Print the listing below exactly, minus its pictures.

- [COLLECTED MATERIAL]:
┏━━

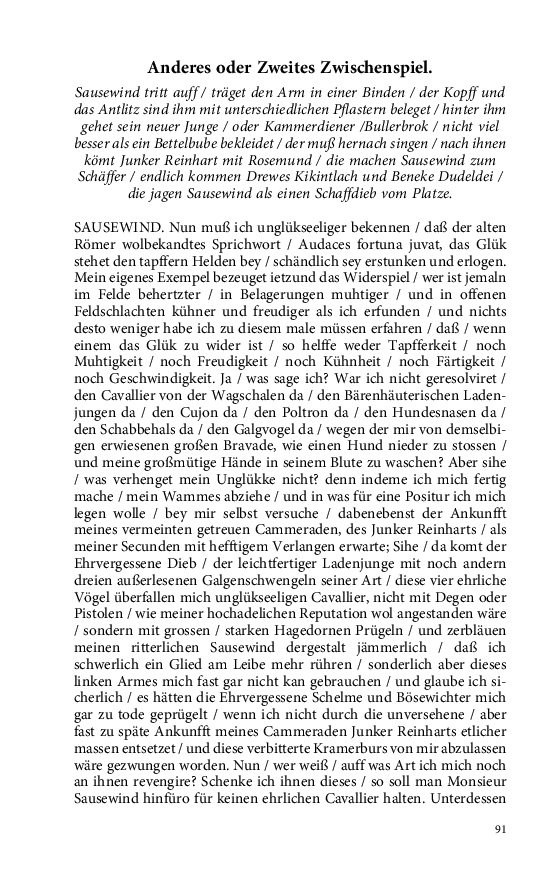 Anderes oder Zweites Zwischenspiel.

Sausewind tritt auff / träget den Arm in einer Binden / der Kopff und das Antlitz sind ihm mit unterschiedlichen Pflastern beleget / hinter ihm gehet sein neuer Junge / oder Kammerdiener /Bullerbrok / nicht viel besser als ein Bettelbube bekleidet / der muß hernach singen / nach ihnen kömt Junker Reinhart mit Rosemund / die machen Sausewind zum Schäffer / endlich kommen Drewes Kikintlach und Beneke Dudeldei / die jagen Sausewind als einen Schaffdieb vom Platze.

SAUSEWIND. Nun muß ich unglükseeliger bekennen / daß der alten Römer wolbekandtes Sprichwort / Audaces fortuna juvat, das Glük stehet den tapffern Helden bey / schändlich sey erstunken und erlogen. Mein eigenes Exempel bezeuget ietzund das Widerspiel / wer ist jemaln im Felde behertzter / in Belagerungen muhtiger / und in offenen Feldschlachten kühner und freudiger als ich erfunden / und nichts desto weniger habe ich zu diesem male müssen erfahren / daß / wenn einem das Glük zu wider ist / so helffe weder Tapfferkeit / noch Muhtigkeit / noch Freudigkeit / noch Kühnheit / noch Färtigkeit / noch Geschwindigkeit. Ja / was sage ich? War ich nicht geresolviret / den Cavallier von der Wagschalen da / den Bärenhäuterischen Ladenjungen da / den Cujon da / den Poltron da / den Hundesnasen da / den Schabbehals da / den Galgvogel da / wegen der mir von demselbigen erwiesenen großen Bravade, wie einen Hund nieder zu stossen / und meine großmütige Hände in seinem Blute zu waschen? Aber sihe / was verhenget mein Unglükke nicht? denn indeme ich mich fertig mache / mein Wammes abziehe / und in was für eine Positur ich mich legen wolle / bey mir selbst versuche / dabenebenst der Ankunfft meines vermeinten getreuen Cammeraden, des Junker Reinharts / als meiner Secunden mit hefftigem Verlangen erwarte; Sihe / da komt der Ehrvergessene Dieb / der leichtfertiger Ladenjunge mit noch andern dreien außerlesenen Galgenschwengeln seiner Art / diese vier ehrliche Vögel überfallen mich unglükseeligen Cavallier, nicht mit Degen oder Pistolen / wie meiner hochadelichen Reputation wol angestanden wäre / sondern mit grossen / starken Hagedornen Prügeln / und zerbläuen meinen ritterlichen Sausewind dergestalt jämmerlich / daß ich schwerlich ein Glied am Leibe mehr rühren / sonderlich aber dieses linken Armes mich fast gar nicht kan gebrauchen / und glaube ich sicherlich / es hätten die Ehrvergessene Schelme und Bösewichter mich gar zu tode geprügelt / wenn ich nicht durch die unversehene / aber fast zu späte Ankunfft meines Cammeraden Junker Reinharts etlicher massen entsetzet / und diese verbitterte Kramerburs von mir abzulassen wäre gezwungen worden. Nun / wer weiß / auff was Art ich mich noch an ihnen revengire? Schenke ich ihnen dieses / so soll man Monsieur Sausewind hinfüro für keinen ehrlichen Cavallier halten. Unterdessen

91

┗━━

- [RESPONSE TO THIS TASK]:
 Anderes oder Zweites Zwischenspiel.

Sausewind tritt auff / träget den Arm in einer Binden / der Kopff und das Antlitz sind ihm mit unterschiedlichen Pflastern beleget / hinter ihm gehet sein neuer Junge / oder Kammerdiener /Bullerbrok / nicht viel besser als ein Bettelbube bekleidet / der muß hernach singen / nach ihnen kömt Junker Reinhart mit Rosemund / die machen Sausewind zum Schäffer / endlich kommen Drewes Kikintlach und Beneke Dudeldei / die jagen Sausewind als einen Schaffdieb vom Platze.

SAUSEWIND. Nun muß ich unglükseeliger bekennen / daß der alten Römer wolbekandtes Sprichwort / Audaces fortuna juvat, das Glük stehet den tapffern Helden bey / schändlich sey erstunken und erlogen. Mein eigenes Exempel bezeuget ietzund das Widerspiel / wer ist jemaln im Felde behertzter / in Belagerungen muhtiger / und in offenen Feldschlachten kühner und freudiger als ich erfunden / und nichts desto weniger habe ich zu diesem male müssen erfahren / daß / wenn einem das Glük zu wider ist / so helffe weder Tapfferkeit / noch Muhtigkeit / noch Freudigkeit / noch Kühnheit / noch Färtigkeit / noch Geschwindigkeit. Ja / was sage ich? War ich nicht geresolviret / den Cavallier von der Wagschalen da / den Bärenhäuterischen Ladenjungen da / den Cujon da / den Poltron da / den Hundesnasen da / den Schabbehals da / den Galgvogel da / wegen der mir von demselbigen erwiesenen großen Bravade, wie einen Hund nieder zu stossen / und meine großmütige Hände in seinem Blute zu waschen? Aber sihe / was verhenget mein Unglükke nicht? denn indeme ich mich fertig mache / mein Wammes abziehe / und in was für eine Positur ich mich legen wolle / bey mir selbst versuche / dabenebenst der Ankunfft meines vermeinten getreuen Cammeraden, des Junker Reinharts / als meiner Secunden mit hefftigem Verlangen erwarte; Sihe / da komt der Ehrvergessene Dieb / der leichtfertiger Ladenjunge mit noch andern dreien außerlesenen Galgenschwengeln seiner Art / diese vier ehrliche Vögel überfallen mich unglükseeligen Cavallier, nicht mit Degen oder Pistolen / wie meiner hochadelichen Reputation wol angestanden wäre / sondern mit grossen / starken Hagedornen Prügeln / und zerbläuen meinen ritterlichen Sausewind dergestalt jämmerlich / daß ich schwerlich ein Glied am Leibe mehr rühren / sonderlich aber dieses linken Armes mich fast gar nicht kan gebrauchen / und glaube ich sicherlich / es hätten die Ehrvergessene Schelme und Bösewichter mich gar zu tode geprügelt / wenn ich nicht durch die unversehene / aber fast zu späte Ankunfft meines Cammeraden Junker Reinharts etlicher massen entsetzet / und diese verbitterte Kramerburs von mir abzulassen wäre gezwungen worden. Nun / wer weiß / auff was Art ich mich noch an ihnen revengire? Schenke ich ihnen dieses / so soll man Monsieur Sausewind hinfüro für keinen ehrlichen Cavallier halten. Unterdessen

91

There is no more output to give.